I awoke with a start, to see standing over against me in the gloom of the doorway, not the figure of my wife come from the company of the dead with warning on her lips, but that of Stephen Strong. Yes, it was he, for the light of the candle that I had lit when I went to seek the drug fell full upon his pale face and large bald head.

“Hullo, doctor,” he said in his harsh but not unkindly voice, “having a nip and a nap, eh? What’s your tipple? Hollands it looks, but it smells more like peach brandy. May I taste it? I’m a judge of hollands,” and he lifted the glass of prussic acid and water from the table.

In an instant my dazed faculties were awake, and with a swift motion I had knocked the glass from his hand, so that it fell upon the floor and was shattered.

“Ah!” he said, “I thought so. And now, young man, perhaps you will tell me why you were playing a trick like that?”

“Why?” I answered bitterly. “Because my wife is dead; because my name is disgraced; because my career is ruined; because they have commenced a new action against me, and, if I live, I must become a bankrupt——”

“And you thought that you could make all these things better by killing yourself. Doctor, I didn’t believe that you were such a fool. You say you have done nothing to be ashamed of, and I believe you. Well, then, what does it matter what these folk think? For the rest, when a man finds himself in a tight place, he shouldn’t knock under, he should fight his way through. You’re in a tight place, I know, but I was once in a tighter, yes, I did what you have nearly done—I went to jail on a false charge and false evidence. But I didn’t commit suicide. I served my time, and I think it crazed me a bit though it was only a month; at any rate, I was what they call a crank when I came out, which I wasn’t when I went in. Then I set to work and showed up those for whom I had done time—living or dead they’ll never forget Stephen Strong, I’ll warrant—and after that I turned to and became the head of the Radical party and one of the richest men in Dunchester; why, I might have been in Parliament half a dozen times over if I had chosen, although I am only a draper. Now, if I have done all this, why can’t you, who have twice my brains and education, do as much?

“Nobody will employ you? I will find folk who will employ you. Action for damages? I’ll stand the shot of that however it goes; I love a lawsuit, and a thousand or two won’t hurt me.
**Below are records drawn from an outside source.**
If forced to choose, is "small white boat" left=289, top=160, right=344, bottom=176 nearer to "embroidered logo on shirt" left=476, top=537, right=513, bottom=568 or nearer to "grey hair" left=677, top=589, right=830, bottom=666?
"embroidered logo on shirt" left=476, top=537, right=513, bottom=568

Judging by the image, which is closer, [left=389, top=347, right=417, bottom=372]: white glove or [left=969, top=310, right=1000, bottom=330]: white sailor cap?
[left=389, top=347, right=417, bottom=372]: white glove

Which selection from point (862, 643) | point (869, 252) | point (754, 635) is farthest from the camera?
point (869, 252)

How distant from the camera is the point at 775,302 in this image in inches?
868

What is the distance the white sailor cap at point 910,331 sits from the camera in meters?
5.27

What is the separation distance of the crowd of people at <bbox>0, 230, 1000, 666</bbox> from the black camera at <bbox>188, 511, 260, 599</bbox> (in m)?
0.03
And now I came round here to ask you to supper, and I think you’ll be better drinking port with Stephen Strong than hell-fire with another tradesman, whom I won’t name. Before we go, however, just give me your word of honour that there shall be no more of this sort of thing,” and he pointed to the broken glass, “now or afterwards, as I don’t want to be mixed up with inquests.”
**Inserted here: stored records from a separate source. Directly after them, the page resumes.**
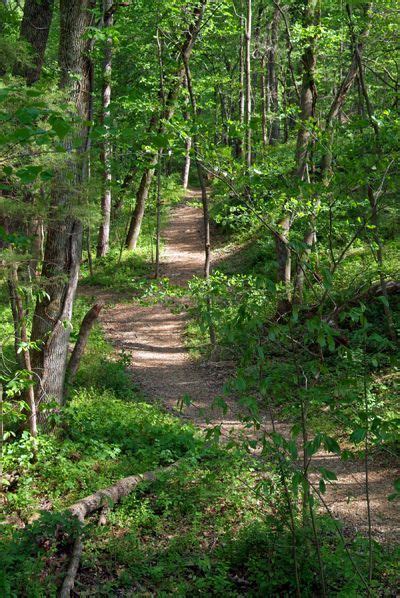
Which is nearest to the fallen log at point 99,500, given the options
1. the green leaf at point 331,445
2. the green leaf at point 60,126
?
the green leaf at point 331,445

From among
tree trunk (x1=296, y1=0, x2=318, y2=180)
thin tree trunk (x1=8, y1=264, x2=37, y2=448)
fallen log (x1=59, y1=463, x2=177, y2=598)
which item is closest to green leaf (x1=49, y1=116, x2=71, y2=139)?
thin tree trunk (x1=8, y1=264, x2=37, y2=448)

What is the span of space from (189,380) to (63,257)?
15.5 ft

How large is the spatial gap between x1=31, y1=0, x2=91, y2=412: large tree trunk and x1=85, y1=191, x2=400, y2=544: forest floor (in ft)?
6.55

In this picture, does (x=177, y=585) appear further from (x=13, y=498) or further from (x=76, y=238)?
(x=76, y=238)

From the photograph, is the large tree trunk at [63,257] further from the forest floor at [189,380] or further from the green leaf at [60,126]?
the green leaf at [60,126]

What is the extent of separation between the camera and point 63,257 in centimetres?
827

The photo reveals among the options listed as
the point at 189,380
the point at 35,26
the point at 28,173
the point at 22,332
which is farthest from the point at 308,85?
the point at 28,173

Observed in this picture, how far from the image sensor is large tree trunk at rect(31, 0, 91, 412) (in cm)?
792

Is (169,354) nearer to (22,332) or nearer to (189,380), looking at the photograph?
(189,380)

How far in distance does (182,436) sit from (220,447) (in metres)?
0.58

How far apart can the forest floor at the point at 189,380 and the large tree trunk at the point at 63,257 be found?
1998 millimetres

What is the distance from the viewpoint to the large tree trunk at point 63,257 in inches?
312

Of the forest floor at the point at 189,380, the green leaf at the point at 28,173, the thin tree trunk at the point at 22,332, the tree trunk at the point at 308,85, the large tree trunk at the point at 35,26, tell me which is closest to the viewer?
the green leaf at the point at 28,173

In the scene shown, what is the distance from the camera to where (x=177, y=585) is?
520 centimetres
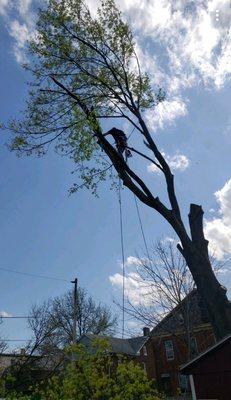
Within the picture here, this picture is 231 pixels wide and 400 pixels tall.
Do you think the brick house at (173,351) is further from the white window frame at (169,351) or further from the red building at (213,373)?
the red building at (213,373)

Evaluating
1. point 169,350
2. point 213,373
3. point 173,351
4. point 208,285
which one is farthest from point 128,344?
point 208,285

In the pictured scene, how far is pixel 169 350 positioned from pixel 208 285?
35040 mm

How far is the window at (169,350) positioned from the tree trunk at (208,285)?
112 ft

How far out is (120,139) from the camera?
11039mm

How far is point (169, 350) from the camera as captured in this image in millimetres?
40344

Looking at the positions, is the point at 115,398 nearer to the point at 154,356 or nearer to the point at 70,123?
the point at 70,123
“I promise,” I answered presently.

“That will do,” said Mr. Strong, as he led the way to the door.

I need not dwell upon the further events of that evening, inasmuch as they were almost a repetition of those of the previous night. Mrs. Strong received me kindly in her faded fashion, and, after a few inquiries about the trial, sought refuge in her favourite topic of the lost Tribes. Indeed, I remember that she was rather put out because I had not already mastered the books and pamphlets which she had given me. In the end, notwithstanding the weariness of her feeble folly, I returned home in much better spirits.